GIVEN EXERCISE »
Below are records to transcribe exactly, without their pictures.

Rows of spatial question data:

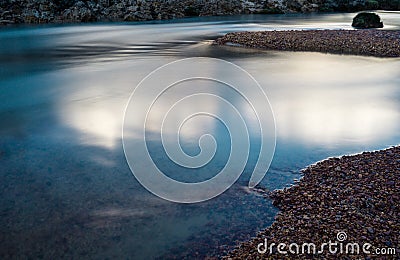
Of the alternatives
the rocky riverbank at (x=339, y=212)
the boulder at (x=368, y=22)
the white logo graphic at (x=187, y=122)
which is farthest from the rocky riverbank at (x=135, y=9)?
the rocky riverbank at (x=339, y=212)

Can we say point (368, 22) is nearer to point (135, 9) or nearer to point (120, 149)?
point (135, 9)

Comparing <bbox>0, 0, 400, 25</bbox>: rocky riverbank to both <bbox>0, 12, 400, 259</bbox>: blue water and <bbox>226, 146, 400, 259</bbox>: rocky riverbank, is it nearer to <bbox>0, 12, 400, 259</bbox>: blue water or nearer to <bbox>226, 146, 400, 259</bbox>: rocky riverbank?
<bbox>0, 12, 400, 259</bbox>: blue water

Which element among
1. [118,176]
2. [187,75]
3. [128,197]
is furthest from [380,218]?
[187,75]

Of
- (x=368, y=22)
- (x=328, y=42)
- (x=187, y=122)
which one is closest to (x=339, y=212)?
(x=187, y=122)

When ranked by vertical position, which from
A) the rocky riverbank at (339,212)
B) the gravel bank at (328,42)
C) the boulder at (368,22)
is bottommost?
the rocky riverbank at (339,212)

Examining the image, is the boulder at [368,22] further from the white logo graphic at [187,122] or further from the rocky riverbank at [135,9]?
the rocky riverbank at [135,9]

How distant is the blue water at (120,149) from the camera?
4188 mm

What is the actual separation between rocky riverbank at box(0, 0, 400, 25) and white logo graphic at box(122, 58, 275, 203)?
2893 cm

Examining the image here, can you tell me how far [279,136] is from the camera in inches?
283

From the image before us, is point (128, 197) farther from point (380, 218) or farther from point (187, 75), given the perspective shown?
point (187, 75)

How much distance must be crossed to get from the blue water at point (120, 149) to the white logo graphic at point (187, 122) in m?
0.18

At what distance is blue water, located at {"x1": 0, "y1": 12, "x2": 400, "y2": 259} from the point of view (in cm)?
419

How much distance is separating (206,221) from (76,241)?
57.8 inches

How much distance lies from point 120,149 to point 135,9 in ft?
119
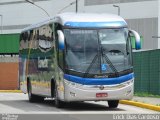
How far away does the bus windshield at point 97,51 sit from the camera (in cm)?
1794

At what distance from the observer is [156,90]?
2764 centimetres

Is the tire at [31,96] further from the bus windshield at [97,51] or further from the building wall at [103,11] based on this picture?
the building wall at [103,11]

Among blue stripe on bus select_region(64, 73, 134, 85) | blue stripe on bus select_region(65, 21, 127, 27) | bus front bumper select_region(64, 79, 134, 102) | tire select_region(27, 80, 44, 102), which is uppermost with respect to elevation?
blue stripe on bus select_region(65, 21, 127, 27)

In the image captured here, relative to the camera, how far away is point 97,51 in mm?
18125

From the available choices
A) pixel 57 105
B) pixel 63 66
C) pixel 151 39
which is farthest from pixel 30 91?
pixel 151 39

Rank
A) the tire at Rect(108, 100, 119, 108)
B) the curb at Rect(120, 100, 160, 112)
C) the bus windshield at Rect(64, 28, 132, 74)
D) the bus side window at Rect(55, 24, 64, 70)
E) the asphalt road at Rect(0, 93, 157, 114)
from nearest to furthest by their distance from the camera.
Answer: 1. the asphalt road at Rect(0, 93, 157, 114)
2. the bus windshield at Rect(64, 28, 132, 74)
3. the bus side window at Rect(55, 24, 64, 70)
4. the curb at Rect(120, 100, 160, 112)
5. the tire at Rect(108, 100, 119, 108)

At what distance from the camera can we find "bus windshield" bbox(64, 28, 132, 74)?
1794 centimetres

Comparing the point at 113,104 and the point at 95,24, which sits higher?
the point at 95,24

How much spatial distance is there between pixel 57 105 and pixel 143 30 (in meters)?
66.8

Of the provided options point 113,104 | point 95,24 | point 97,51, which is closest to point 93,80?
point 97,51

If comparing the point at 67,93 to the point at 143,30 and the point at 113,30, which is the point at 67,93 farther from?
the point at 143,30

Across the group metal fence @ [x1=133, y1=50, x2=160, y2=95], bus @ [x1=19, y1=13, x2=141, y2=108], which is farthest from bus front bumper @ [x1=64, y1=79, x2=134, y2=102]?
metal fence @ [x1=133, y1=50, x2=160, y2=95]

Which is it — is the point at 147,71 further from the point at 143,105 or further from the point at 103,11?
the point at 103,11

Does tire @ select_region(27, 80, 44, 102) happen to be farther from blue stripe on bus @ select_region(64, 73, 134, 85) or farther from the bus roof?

OUTPUT OF THE TASK »
Of the alternatives
the rocky riverbank at (x=339, y=212)
the boulder at (x=368, y=22)
the white logo graphic at (x=187, y=122)
which is farthest from the rocky riverbank at (x=135, y=9)?
the rocky riverbank at (x=339, y=212)

Can we say point (368, 22) is nearer to point (135, 9) or nearer to point (120, 149)?
point (135, 9)

Comparing <bbox>0, 0, 400, 25</bbox>: rocky riverbank to both <bbox>0, 12, 400, 259</bbox>: blue water and <bbox>226, 146, 400, 259</bbox>: rocky riverbank, is it nearer to <bbox>0, 12, 400, 259</bbox>: blue water or nearer to <bbox>226, 146, 400, 259</bbox>: rocky riverbank?
<bbox>0, 12, 400, 259</bbox>: blue water

Which element among
1. [118,176]
2. [187,75]
3. [128,197]
is furthest from [380,218]?
[187,75]

Of
- (x=368, y=22)
- (x=328, y=42)
- (x=187, y=122)
which one is closest to (x=339, y=212)?
(x=187, y=122)

When ranked by vertical position, which from
A) the rocky riverbank at (339,212)
B) the gravel bank at (328,42)
C) the boulder at (368,22)
is bottommost?
the rocky riverbank at (339,212)

Examining the image, is the boulder at [368,22] further from the white logo graphic at [187,122] or further from the rocky riverbank at [135,9]?
the rocky riverbank at [135,9]

How distant is the blue water at (120,149) from the camera?
4188 mm

What is the actual separation between rocky riverbank at box(0, 0, 400, 25) and white logo graphic at box(122, 58, 275, 203)?
2893 cm

Examining the image here, can you tell me how far [279,136] is from the camera in inches?
283

From the image before us, is point (128, 197) farther from point (380, 218) or farther from point (187, 75), given the perspective shown?
point (187, 75)

How much distance must be crossed to get from the blue water at point (120, 149) to the white logo graphic at point (187, 122) in m?
0.18

At what distance is blue water, located at {"x1": 0, "y1": 12, "x2": 400, "y2": 259} from the point of view (in cm)?
419

How much distance is separating (206,221) from (76,241)?
57.8 inches

How much distance lies from point 120,149 to point 135,9 in ft?
119
How far away does the bus windshield at point 97,51 sit from the camera (in cm)?
1794

At what distance from the observer is [156,90]?
2764 centimetres

Is the tire at [31,96] further from the bus windshield at [97,51] or further from the building wall at [103,11] based on this picture?
the building wall at [103,11]

Among blue stripe on bus select_region(64, 73, 134, 85) | blue stripe on bus select_region(65, 21, 127, 27) | bus front bumper select_region(64, 79, 134, 102) | tire select_region(27, 80, 44, 102), which is uppermost with respect to elevation?
blue stripe on bus select_region(65, 21, 127, 27)

In the image captured here, relative to the camera, how far away is point 97,51 in mm?
18125

From the available choices
A) pixel 57 105
B) pixel 63 66
C) pixel 151 39
which is farthest from pixel 30 91?
pixel 151 39

Rank
A) the tire at Rect(108, 100, 119, 108)
B) the curb at Rect(120, 100, 160, 112)
C) the bus windshield at Rect(64, 28, 132, 74)
D) the bus side window at Rect(55, 24, 64, 70)
E) the asphalt road at Rect(0, 93, 157, 114)
from nearest to furthest by their distance from the camera.
Answer: 1. the asphalt road at Rect(0, 93, 157, 114)
2. the bus windshield at Rect(64, 28, 132, 74)
3. the bus side window at Rect(55, 24, 64, 70)
4. the curb at Rect(120, 100, 160, 112)
5. the tire at Rect(108, 100, 119, 108)

At what distance from the camera can we find "bus windshield" bbox(64, 28, 132, 74)?
1794 centimetres

Comparing the point at 113,104 and the point at 95,24, which sits higher?
the point at 95,24

How much spatial distance is there between pixel 57 105 and pixel 143 30 (in meters)?
66.8

Of the provided options point 113,104 | point 95,24 | point 97,51, which is closest to point 93,80?
point 97,51

If comparing the point at 67,93 to the point at 143,30 and the point at 113,30, which is the point at 67,93 farther from?
the point at 143,30

Across the group metal fence @ [x1=133, y1=50, x2=160, y2=95], bus @ [x1=19, y1=13, x2=141, y2=108], which is farthest from bus front bumper @ [x1=64, y1=79, x2=134, y2=102]?
metal fence @ [x1=133, y1=50, x2=160, y2=95]

Which is it — is the point at 147,71 further from the point at 143,105 or further from the point at 103,11?
the point at 103,11

Does tire @ select_region(27, 80, 44, 102) happen to be farther from blue stripe on bus @ select_region(64, 73, 134, 85) or farther from the bus roof?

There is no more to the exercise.